Aim of the exercise :: Quote every one of the following entries verbatim, leaving out the pictures.

Data shown ::
•••
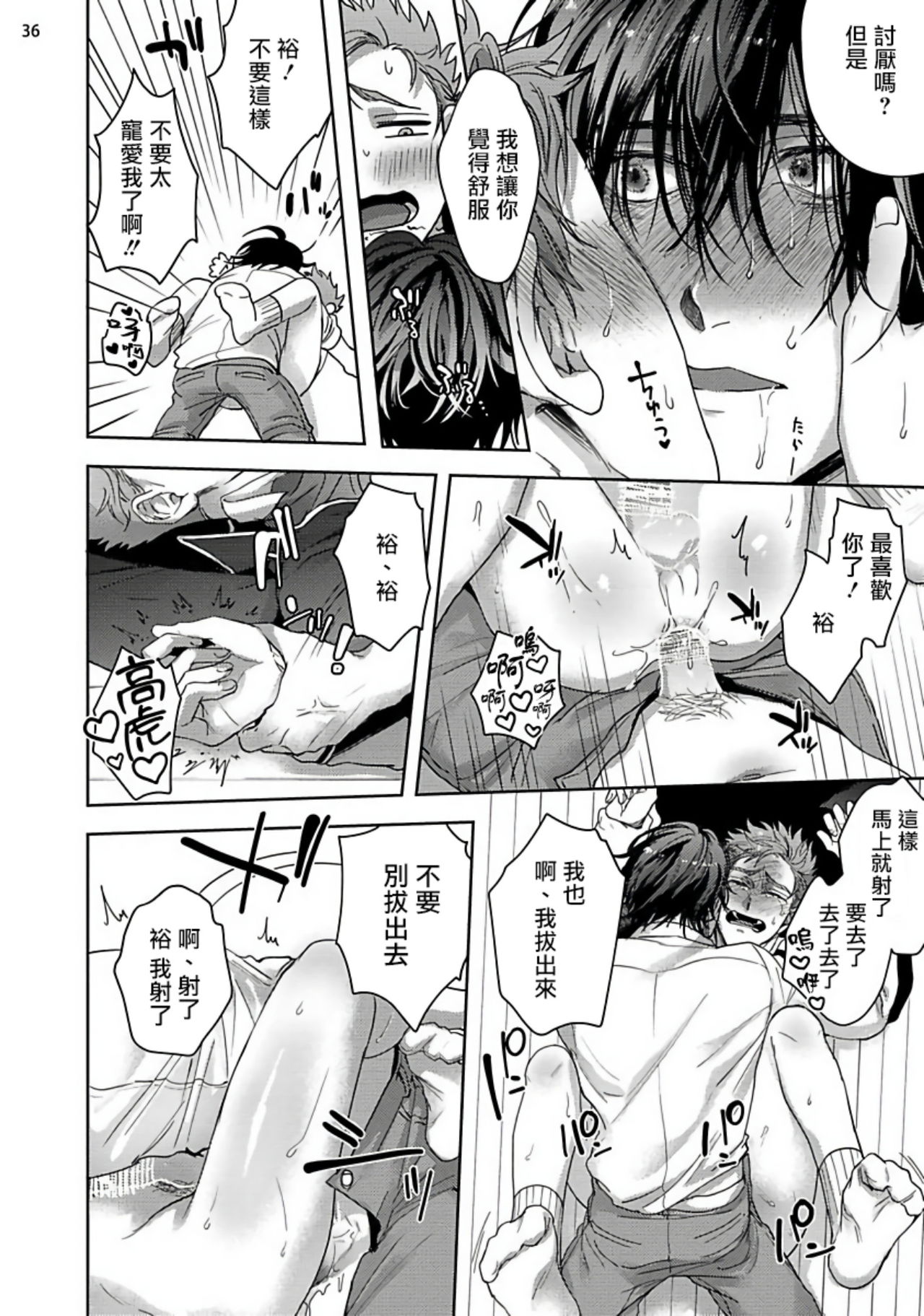 [さきしたせんむ] 友達だけど美味しそう 第1-3話+番外+特典 [中国翻訳] [DL版]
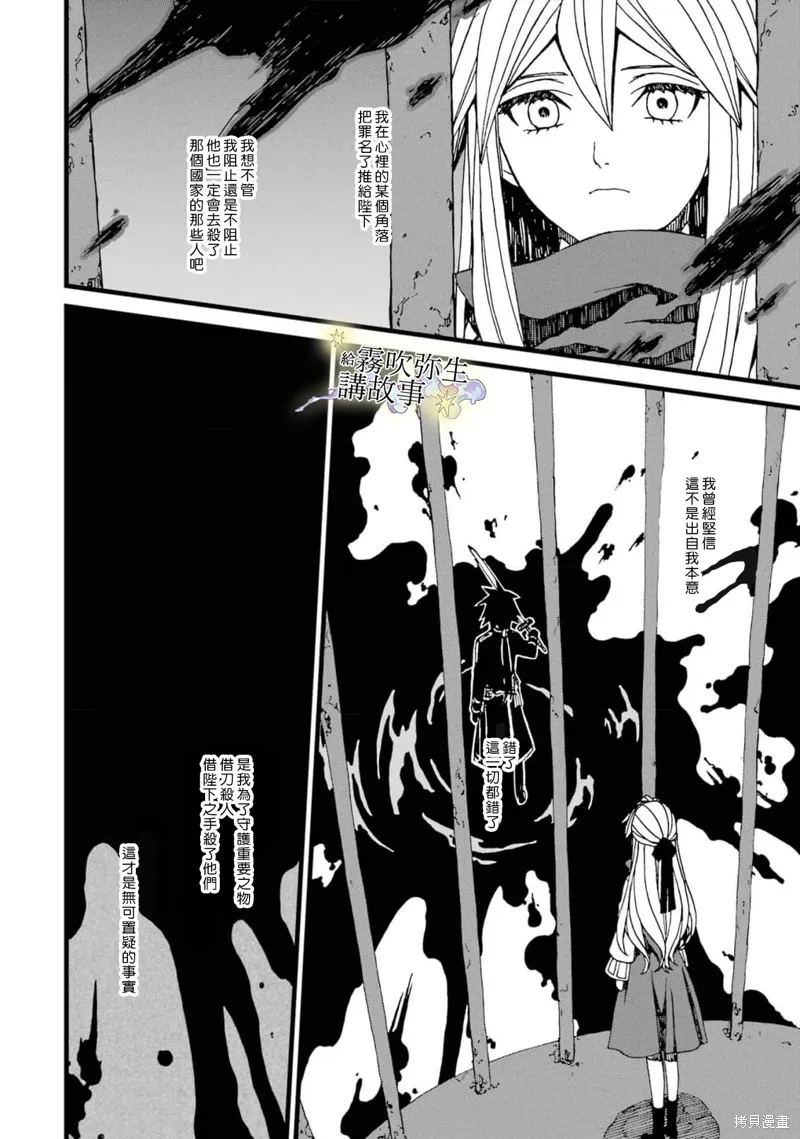 第16话 第14页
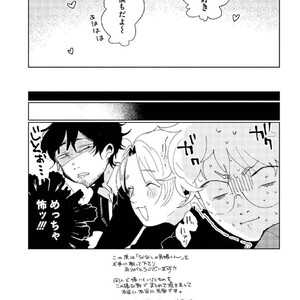 [Ikamirin] Nanashi no Dansho-kun [kr] – Gay Comics image 157.jpg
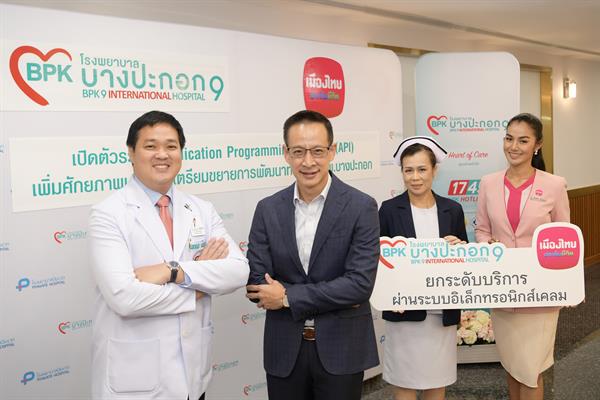 เมืองไทยประกันชีวิต จับมือ โรงพยาบาลบางปะกอก 9 อินเตอร์เนชั่นแนล เดินหน้ายกระดับการให้บริการ พัฒนาระบบ Application Programming Interface สำเร็จแห่งแรก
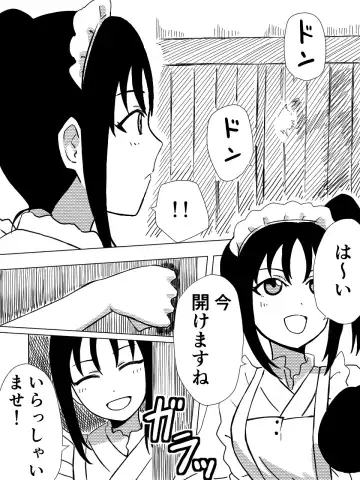 [Momo Inu] Saint Broccoli Fhentai - Page 2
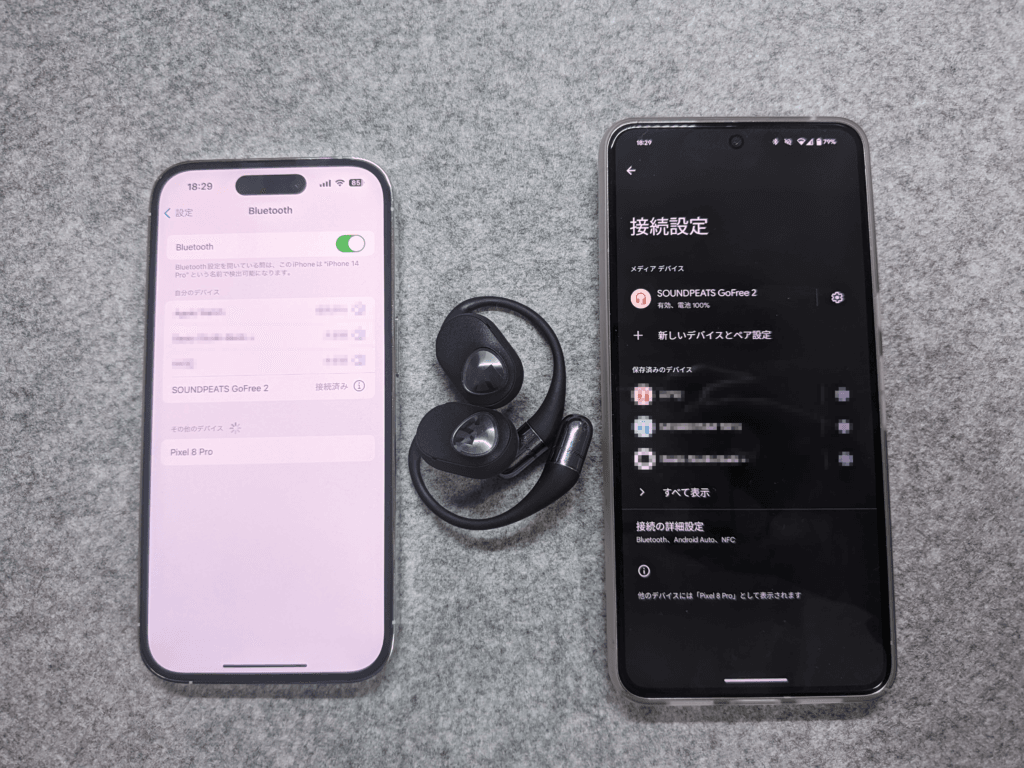 SOUNDPEATS GoFree2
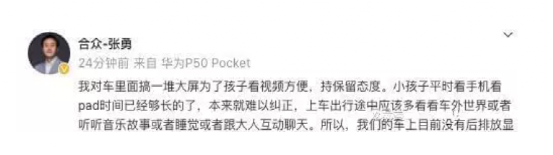 哪吒CEO张勇炮轰车内屏幕，多屏设计到底有无必要？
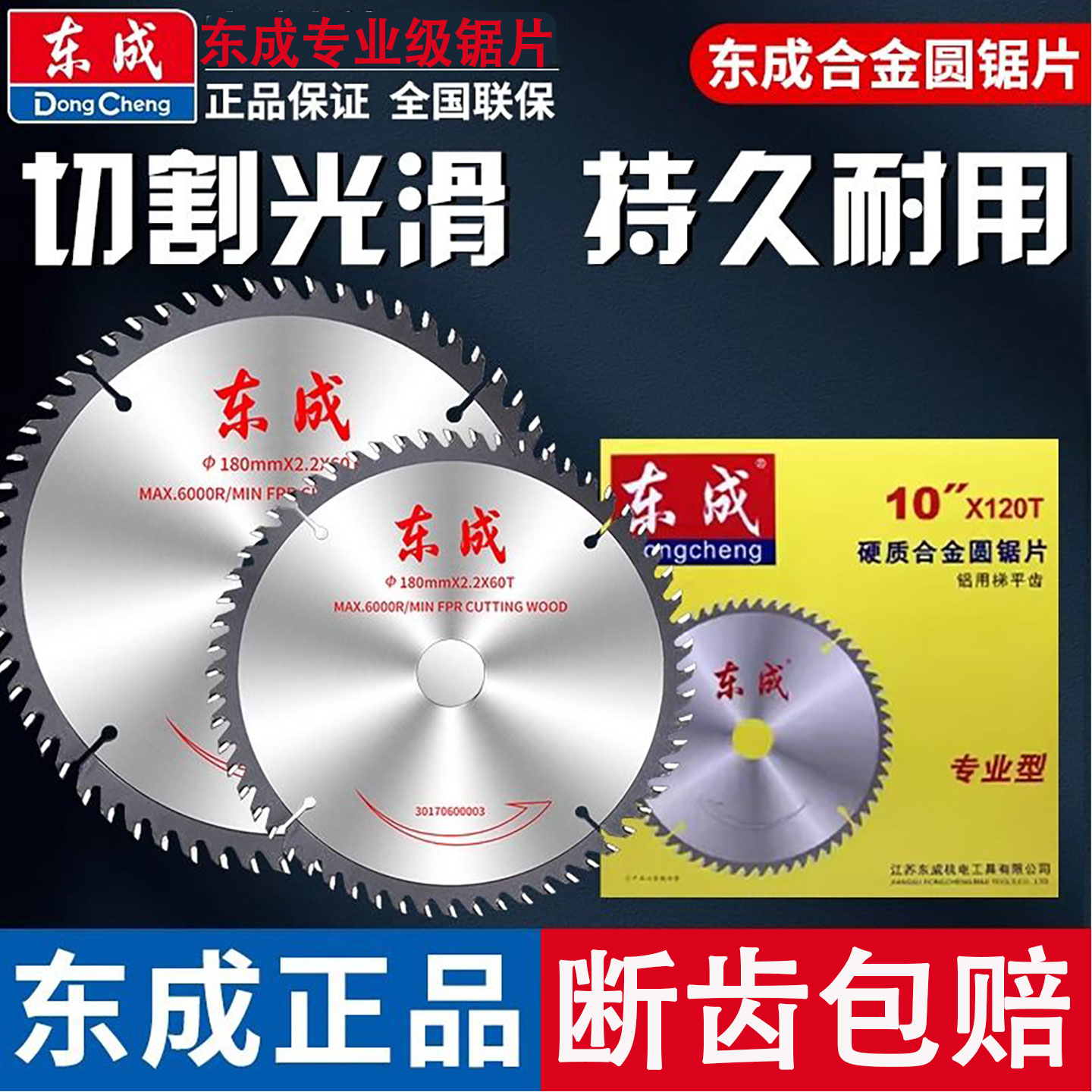 东成专业级合金圆锯片锂电专用片图片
•••
Your solution ::
 [さきしたせんむ] 友達だけど美味しそう 第1-3話+番外+特典 [中国翻訳] [DL版]
 第16话 第14页
 [Ikamirin] Nanashi no Dansho-kun [kr] – Gay Comics image 157.jpg
 เมืองไทยประกันชีวิต จับมือ โรงพยาบาลบางปะกอก 9 อินเตอร์เนชั่นแนล เดินหน้ายกระดับการให้บริการ พัฒนาระบบ Application Programming Interface สำเร็จแห่งแรก
 [Momo Inu] Saint Broccoli Fhentai - Page 2
 SOUNDPEATS GoFree2
 哪吒CEO张勇炮轰车内屏幕，多屏设计到底有无必要？
 东成专业级合金圆锯片锂电专用片图片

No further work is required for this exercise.